Work instruction >>
Before you write out the listing, remove the pictures; everything else stays exactly as it is.

Source material >>

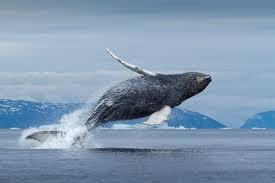 animals of greenland whales seals polar bears visit greenland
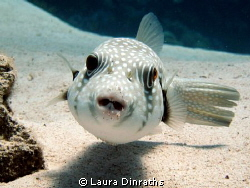 Whitespotted puffer by Laura Dinraths 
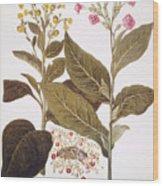 Tobacco Rustica, 1613 Wood Print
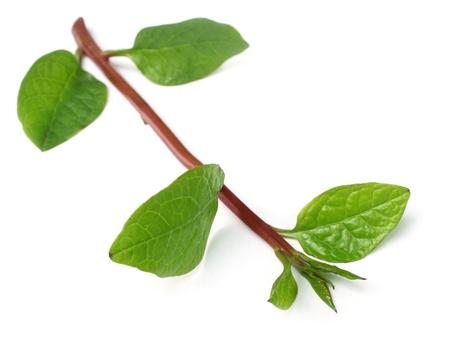 malabar spinach over white background photo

Result below >>
 animals of greenland whales seals polar bears visit greenland
 Whitespotted puffer by Laura Dinraths 
 Tobacco Rustica, 1613 Wood Print
 malabar spinach over white background photo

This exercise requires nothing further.